Generic build parameters:
  Installation prefix:                     /opt/suricata
  Configuration directory:                 /etc/suricata/
  Log directory:                           /var/log/suricata/

  --prefix                                 /opt/suricata
  --sysconfdir                             /etc
  --localstatedir                          /var
  --datarootdir                            /opt/suricata/share

  Host:                                    x86_64-pc-linux-gnu
  Compiler:                                gcc (exec name) / g++ (real)
  GCC Protect enabled:                     no
  GCC march native enabled:                no
  GCC Profile enabled:                     no
  Position Independent Executable enabled: no
  CFLAGS                                   -g -O2 -fPIC -std=c11 -I${srcdir}/../rust/gen -I${srcdir}/../rust/dist
  PCAP_CFLAGS
  SECCFLAGS

I had another look at sudo perf top -p $(pidof suricata) during the 100% spikes and this was the output:

I then tried sudo perf top -g -p $(pidof suricata) and these two caught my eye:

and

Are these normal values? I’ve attached to full output to sudo perf top -g -p $(pidof suricata) here:
perf-top-g-p.log (151.9 KB)

If the traffic is encapsulated in any other protocols, fragementation, non-rfc compliant etc.

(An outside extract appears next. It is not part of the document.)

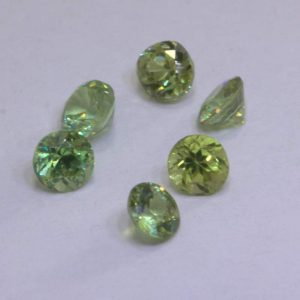 One Yellow Green Demantoid Garnet Round 2.8mm Diamond Cut Gems Average .10 carat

Also the build info shows no hyperscan support which is also a drawback on performance.

I would also hunt further on the perf details, those functions have a very high overhead which I don’t expect on normal systems. Could be related to how Suricata is running on the OS, maybe play around with that as well. Although this might be more Security Onion related at one point.
Maybe some sort of additional kernel option is enabled or optimization not obvious to be running but causing issues.

As I said you can also try another runmode like PCAP mode, which is slower but maybe doesn’t have the symptom that you see currently.

Depending on the system and options you have, you could boot a different OS like Debian or Ubuntu and run vanilla Suricata and see if the same issue shows up.